CARDADEH - MARAGHEH (35 km); 
MARAGHEH - ORUMIYE. (224 km).

Po śniadaniu żegnam się i idę na "przystanek". Cała wieś mnie śledzi. Taksówką zbiorową (5 tys. riali) jadę do Maragheh. Na dworcu muszę niestety poczekać na autobus. Wdaję się w rozmowę z młodym człowiekiem, który okazuje się być studentem - specjalistą od projektowania systemów komputerowych. Pokazuje mi nawet opublikowany w miejscowej gazecie wywiad z nim. Prowadzi mnie do znajdującej się gdzieś w centrum kafejki Internetowej, która nie jest kafejką, ale 2 stanowiskami komputerowymi w zaprzyjaźnionym sklepie. Wspólnie wracamy na dworzec, ja mam autobus do Maragheh (7 tys. riali), on - do Teheranu. 

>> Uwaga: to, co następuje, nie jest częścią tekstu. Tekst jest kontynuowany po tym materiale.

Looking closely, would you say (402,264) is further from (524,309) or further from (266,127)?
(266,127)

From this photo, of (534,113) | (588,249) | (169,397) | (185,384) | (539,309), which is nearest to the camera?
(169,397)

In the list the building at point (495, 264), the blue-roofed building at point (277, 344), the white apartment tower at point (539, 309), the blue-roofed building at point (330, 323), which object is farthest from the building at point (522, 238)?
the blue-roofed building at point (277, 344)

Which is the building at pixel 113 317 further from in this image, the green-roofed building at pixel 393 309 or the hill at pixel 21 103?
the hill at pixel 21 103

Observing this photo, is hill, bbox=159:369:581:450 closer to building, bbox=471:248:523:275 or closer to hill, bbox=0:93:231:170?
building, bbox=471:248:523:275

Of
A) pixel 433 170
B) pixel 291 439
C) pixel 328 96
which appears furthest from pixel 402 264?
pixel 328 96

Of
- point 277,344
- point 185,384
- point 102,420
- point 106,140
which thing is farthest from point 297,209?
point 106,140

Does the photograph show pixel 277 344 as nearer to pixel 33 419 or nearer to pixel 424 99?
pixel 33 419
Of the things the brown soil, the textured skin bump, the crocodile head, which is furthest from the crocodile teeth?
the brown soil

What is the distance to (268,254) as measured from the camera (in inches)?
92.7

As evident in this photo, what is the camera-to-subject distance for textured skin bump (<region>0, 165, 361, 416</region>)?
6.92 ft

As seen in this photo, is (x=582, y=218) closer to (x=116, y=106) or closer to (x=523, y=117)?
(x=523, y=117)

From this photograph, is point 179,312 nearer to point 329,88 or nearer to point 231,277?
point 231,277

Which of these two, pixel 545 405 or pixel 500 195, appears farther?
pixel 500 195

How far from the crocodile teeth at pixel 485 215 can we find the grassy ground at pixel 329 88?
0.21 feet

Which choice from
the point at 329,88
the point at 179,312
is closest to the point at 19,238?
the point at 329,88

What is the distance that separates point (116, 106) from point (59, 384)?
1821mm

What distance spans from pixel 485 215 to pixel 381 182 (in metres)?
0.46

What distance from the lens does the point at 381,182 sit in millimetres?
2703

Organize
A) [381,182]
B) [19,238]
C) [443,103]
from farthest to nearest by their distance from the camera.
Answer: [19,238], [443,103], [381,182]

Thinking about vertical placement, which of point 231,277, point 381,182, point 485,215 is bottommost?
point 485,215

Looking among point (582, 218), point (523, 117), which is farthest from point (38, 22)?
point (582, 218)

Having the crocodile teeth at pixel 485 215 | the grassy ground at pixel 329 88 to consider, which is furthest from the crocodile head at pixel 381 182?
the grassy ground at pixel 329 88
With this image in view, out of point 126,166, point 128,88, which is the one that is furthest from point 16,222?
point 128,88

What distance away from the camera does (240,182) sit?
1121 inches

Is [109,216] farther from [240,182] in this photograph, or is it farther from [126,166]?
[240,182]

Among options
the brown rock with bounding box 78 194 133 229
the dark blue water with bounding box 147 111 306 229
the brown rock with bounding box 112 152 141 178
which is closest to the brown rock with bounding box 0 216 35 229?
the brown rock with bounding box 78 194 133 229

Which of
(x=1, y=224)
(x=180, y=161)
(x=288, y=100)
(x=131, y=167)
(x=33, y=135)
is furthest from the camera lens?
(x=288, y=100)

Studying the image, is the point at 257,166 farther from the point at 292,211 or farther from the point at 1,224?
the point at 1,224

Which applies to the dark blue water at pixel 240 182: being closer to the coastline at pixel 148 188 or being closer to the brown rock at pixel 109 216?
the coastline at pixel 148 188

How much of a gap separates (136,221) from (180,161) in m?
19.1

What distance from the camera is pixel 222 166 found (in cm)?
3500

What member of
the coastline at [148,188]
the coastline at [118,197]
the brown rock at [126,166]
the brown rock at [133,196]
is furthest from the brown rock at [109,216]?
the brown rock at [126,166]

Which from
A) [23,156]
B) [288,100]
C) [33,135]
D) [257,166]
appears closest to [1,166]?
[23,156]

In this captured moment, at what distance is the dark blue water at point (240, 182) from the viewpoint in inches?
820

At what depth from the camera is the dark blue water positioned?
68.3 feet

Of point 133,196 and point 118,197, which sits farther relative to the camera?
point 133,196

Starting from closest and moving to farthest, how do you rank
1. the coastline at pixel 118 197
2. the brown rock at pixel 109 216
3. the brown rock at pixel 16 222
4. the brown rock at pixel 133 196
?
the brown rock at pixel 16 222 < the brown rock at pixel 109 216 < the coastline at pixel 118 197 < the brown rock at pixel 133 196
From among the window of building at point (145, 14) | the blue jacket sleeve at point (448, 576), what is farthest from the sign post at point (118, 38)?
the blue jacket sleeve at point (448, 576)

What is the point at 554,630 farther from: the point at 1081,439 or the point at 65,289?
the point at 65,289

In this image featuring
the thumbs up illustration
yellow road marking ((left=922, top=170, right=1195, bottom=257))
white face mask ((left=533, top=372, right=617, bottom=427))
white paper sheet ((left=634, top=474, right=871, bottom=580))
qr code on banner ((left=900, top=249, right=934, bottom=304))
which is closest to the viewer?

Droga prowadzi wokół jeziora Orumiye. Wracam do miejsca skąd rozpoczęłam wędrówkę po Iranie. Na miejscu jestem o 15.30. Dziś jest wprawdzie wtorek, ale 13, nie chcę więc ryzykować przekraczania granicy irańsko-tureckiej. Taksówką (1.500 riali) jadę więc do tego samego hotelu co poprzednio ("Iran Setare"). Jeszcze czeka mnie kłótnia z recepcjonistą, który chce zbyt wiele za nocleg (30 tys. riali) - odnajduję zapis w księdze gości sprzed miesiąca wraz z ceną noclegu (20 tys. riali = 2,5$). Po południu robię ostatnie zakupy na bazarze. Wracając przez mały park zostaje zatrzymana przez policjanta. Boję się, że gdy zażąda okazania paszportu doszuka się, że od 14 dni mam nieważną wizę. Tłumaczę mu, że przecież nic nie zrobiłam. Wokół mnie rośnie tłum. Jakiś student, mówiący po angielsku, próbuje dowiedzieć się o co chodzi. Po 10 minutach przyjeżdża starszy rangą policjant i po zadaniu standardowych pytań mówi, że zaszło nieporozumienie i mogę odejść. Jestem podenerwowana i szybko wracam do hotelu. A jednak "13" nie przynosi szczęścia. O mały włos wyszłoby, że jestem tu nielegalnie. To już ostatnia noc w Iranie.

Dzień 39. 
14.08.2002. (śr.). 
ORUMIYE - SERO (50 km); 
SERO - ESENDERE (30 km); 
ESENDERE - HAKKARI (80 km).

Taksówkarz z poprzedniego dnia przyjeżdża punktualnie i podwozi mnie (5 tys. riali) na skraj miasta gdzie stoją taksówki jadące na granicę. Straszny tu harmider. Trwa walka między kierowcami o pasażerów. Mój plecak ląduje to w jednym, to w drugim bagażniku. Przypatruję się temu ze stoickim spokojem. Co ciekawe, nie chcą opuścić ceny przejazdu (8 tys. riali, tj. 1$). Jedziemy przez góry. Po godzinie wysiadam na samej granicy. Otacza mnie rój cinkciarzy. Zostało mi trochę riali, które chcę zamienić na tureckie liry. To jednak arytmetyka wyższego rzędu. Trzeba znać aktualne kursy, aby nie dać się oszukać. Do tego trzeba przeliczać riale na tomany i tysiące na miliony, w dodatku odnosząc to do dolara. Stawiają mi herbatę i cierpliwie czekają aż zdecyduję się na wymianę u któregoś z nich. Uzgadniamy kurs. Potem proszą o wspólne zdjęcie. Granicę tę bez problemu i bez czekania (brak turystów i pojazdów) przekracza się, tak samo dokonuje wymiany pieniędzy. Podchodzę do żołnierzy, ale ci nawet nie chcą okazania paszportu, ale proszą o wspólne zdjęcie. Budynek irańskiego posterunku granicznego jest nawet nowoczesny. Jestem zdenerwowana brakiem wizy. Wita mnie celnik mówiący nieźle po angielsku i biorąc paszport pobieżnie przegląda go. Bardziej jest zaciekawiony moimi wrażeniami z tak długiego pobytu w Iranie, aniżeli stemplami. Rozmowa odbywa się w bardzo przyjaznej atmosferze.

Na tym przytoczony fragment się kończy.